Now that I do not live with him, he has moved on to his new favorite forum: email.  He sends at least one email every day.  It got to the point where I had to create a new email address just for him.  In the first year alone, he sent over 550 emails.  I can probably write 10 blogs on just his emails alone.  But you kind of have to see them to believe them, and there’s a lot more to talk about before I can even scratch the surface of his emails!!

From the beginning…

I am not really sure where to begin, so I will just start writing and see where it takes me…

I am in my 30s and have read pretty much everything ever published about being the child of an alcoholic.  I know all about the roles (I am a hero), the shame, the dysfunction, the warnings (Just FYI- I didn’t marry an alcoholic “like my dad”, but my ex was a jerk anyway, go figure).  But I never read anything that really sounded like MY life or MY family or MY alcoholic (awww!).  I’m tired of all the hokey, psychology-ridden rhetoric about living with an alcoholic…I think people need the harsh truth.  Living with an alcoholic parent is hell.  No book you read is going to change that.  The only thing that ever helped me was finding other people in my situation (rare) and using humor (often).

My dad is a special kind of alcoholic; the kind who hasn’t had to face many repercussions.  But after being an alcoholic for over 20 years now, it is finally starting to catch up with him.  It’s about time.

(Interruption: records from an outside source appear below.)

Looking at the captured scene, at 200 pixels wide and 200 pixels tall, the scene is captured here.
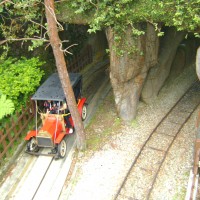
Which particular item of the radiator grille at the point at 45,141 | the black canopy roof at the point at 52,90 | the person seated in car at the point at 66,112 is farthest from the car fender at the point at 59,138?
the black canopy roof at the point at 52,90

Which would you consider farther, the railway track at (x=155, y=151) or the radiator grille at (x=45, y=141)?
the radiator grille at (x=45, y=141)

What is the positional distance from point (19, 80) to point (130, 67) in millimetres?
4774

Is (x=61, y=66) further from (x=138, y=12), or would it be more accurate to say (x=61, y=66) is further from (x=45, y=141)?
(x=138, y=12)

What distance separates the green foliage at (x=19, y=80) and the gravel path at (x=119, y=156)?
339cm

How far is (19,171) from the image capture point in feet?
36.8

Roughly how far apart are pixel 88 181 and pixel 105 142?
2323 millimetres

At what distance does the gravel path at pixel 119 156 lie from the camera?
10.0 metres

That sounds mean, but once you start to read a little more (if I get anyone to read this since I am not sharing it with family or friends), you will see.  Because my story stretches over two decades and has no definite end in sight, it is a little overwhelming to know where to really start.  So, let me just explain the title of my blog: “Do Nothing Taker”.  That is one of my many nicknames I have been given by my alcoholic father.  For many, many years, he was a functional alcoholic (one of those fancy Al-Anon terms!). It basically means that the alcoholic gets to go to work and have everyone think he is a normal person, but then comes home and acts like a psycho-monster to his family.  My dad made a very good living and my younger sister and I were very well provided for.  My ex (the sober jerk) used to say “big house, no problems”.  This was the truth.  We appeared like a very nice family.  It was exceptionally deceiving for a long time (we will get to that).  But when my dad acted especially mean, he would buy my sister and I gifts- it is how I got my first Nintendo.  But my father’s favorite thing in the whole world (besides cheap vodka) is throwing things back into people’s faces.  Hence my nickname.  I am a do nothing taker because he bought my first bike, paid for my college, etc. etc. and I have done nothing in return- I just take.  He conveniently forgets me dropping assault charges against him, but alcoholics have fuzzy memories like that (and that is a whole OTHER story…)

I do hope someone reads this, maybe even someone who can relate to this (or who just wants to feel like their dad maybe wasn’t such an asshole in comparison to mine- my friends like to do that lol), but even if no one does, I think it will help me to get some of it off my chest.  Besides, I want to write a book about him one day so this is prewriting (did I mention I teach English?)